To grow up in a house with no fighting is to try a hamburger for the first time without the actual patty; it just doesn’t make sense. I believe in rebellion. I believe that if a child isn’t mad at his or her parents at least twice a month, then the parents must be doing something wrong. And I believe that it is the child’s duty as an individual human being to go against what the parents are talking about and find out his or her own beliefs and morals so as to mature.
Now I’m not talking about rebellion in the sense of breaking the law, going to jail, or running from the cops. I am talking about fighting for what you believe even if it goes against everything you have been taught. This doesn’t mean hurting your parents intentionally, it means finding out who exactly you are and what you are made of.

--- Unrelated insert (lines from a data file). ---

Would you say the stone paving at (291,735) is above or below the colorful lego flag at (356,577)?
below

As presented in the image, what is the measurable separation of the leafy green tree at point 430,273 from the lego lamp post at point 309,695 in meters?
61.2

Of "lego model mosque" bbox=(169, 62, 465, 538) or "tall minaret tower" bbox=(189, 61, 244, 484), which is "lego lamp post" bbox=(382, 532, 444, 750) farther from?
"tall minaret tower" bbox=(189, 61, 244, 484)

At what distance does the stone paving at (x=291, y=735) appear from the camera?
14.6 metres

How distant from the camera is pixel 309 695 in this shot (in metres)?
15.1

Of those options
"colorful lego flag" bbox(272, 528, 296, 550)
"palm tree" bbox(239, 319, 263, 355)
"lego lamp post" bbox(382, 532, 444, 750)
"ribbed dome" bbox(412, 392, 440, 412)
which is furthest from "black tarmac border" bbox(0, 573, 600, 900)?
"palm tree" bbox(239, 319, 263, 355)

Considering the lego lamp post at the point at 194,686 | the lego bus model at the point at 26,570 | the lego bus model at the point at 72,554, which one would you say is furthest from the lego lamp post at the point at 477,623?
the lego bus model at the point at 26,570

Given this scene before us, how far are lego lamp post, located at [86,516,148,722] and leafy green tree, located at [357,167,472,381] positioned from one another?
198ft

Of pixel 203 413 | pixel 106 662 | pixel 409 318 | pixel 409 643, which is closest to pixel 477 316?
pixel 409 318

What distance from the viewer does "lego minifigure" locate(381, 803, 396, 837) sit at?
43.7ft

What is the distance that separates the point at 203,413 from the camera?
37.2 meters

The components of rebellion that are so striking to me are the maturity that it brings and the obstacles that are overcome. Obstacles in my opinion are an important part of life. It’s in the times when I want to give up on myself that I truly find who I am. These obstacles will not occur unless you make mistakes, and the only way to make mistakes is to go against the rules. Your parents might say that you are immature for the road that you are following at the time, but what they don’t know is in some sick-paradoxical-phenomenon, you are actually maturing through your “adolescent behavior.” Rebellion to me is a synonym for growing up.

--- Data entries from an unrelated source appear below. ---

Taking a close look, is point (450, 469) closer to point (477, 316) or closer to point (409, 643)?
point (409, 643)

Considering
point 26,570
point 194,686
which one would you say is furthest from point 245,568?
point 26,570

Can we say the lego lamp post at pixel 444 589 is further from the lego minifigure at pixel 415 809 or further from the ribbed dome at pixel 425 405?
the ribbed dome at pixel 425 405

I grew up these last two years, and I’m not ashamed to say that I was grounded for a good chunk of that time. But it was my time to discover myself. My parents cooperated in their role by coming down on me, and I executed my lines brilliantly by getting in even more trouble. The play as whole was a tragic comedy that ended with the message of a fable: Be who you are. I learned that who I am has a lot to do with my parents, but it also has whole lot to do with ME. There came a point in my life where I knew that my parents beliefs were not that of my own and I needed to discover what I was made of. Yes, I made a lot of mistakes, ones that I wish I hadn’t. But to say that I regret my rebellion is inaccurate. These mistakes and obstacles that I pushed into my own path have only helped me learn. Although others may judge me, they will never know the significance I received while bending the rules. They are only judging because they themselves have not experienced the maturity of rebellion.